La deuxième question est très difficile. Je soupçonne que nous allons peu à peu être forcés d'adopter quelque chose de similaire à Sarbanes-Oxley, comme c'est le cas de beaucoup d'autres domaines de notre société. Cela va de toute façon de soi dans le cas des sociétés cotées aux États-Unis. Cela deviendra un problème pour celles qui ne sont pas cotées là-bas mais aimeraient néanmoins attirer des investisseurs américains.

J'ai l'impression, que cela nous plaise ou non, que nous serons entraînés dans cette direction.

Le président: Si vous êtes coté à la Bourse de New York vous devez suivre ses règles, à moins que nous obtenions les exemptions dont il est question.

Le sénateur Kroft: Pour ce qui est des exemptions, il est question d'en demander pour les sociétés intercotées et les compagnies européennes demandent la même chose. Y a-t-il un espoir de les obtenir ou bien est-ce exclu, à votre avis?

■ **Données fournies**
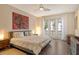 Spacious bedroom with hardwood floors and access to balcony at 1273 Boulevard Of The Arts, Sarasota, FL 34236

■ **Vos consignes**
Selon le président dans l'extrait, que doit faire une société cotée à la Bourse de New York ?

■ **Espace réponse**
Elle doit suivre les règles de cette Bourse, à moins que soient obtenues les exemptions dont il est question.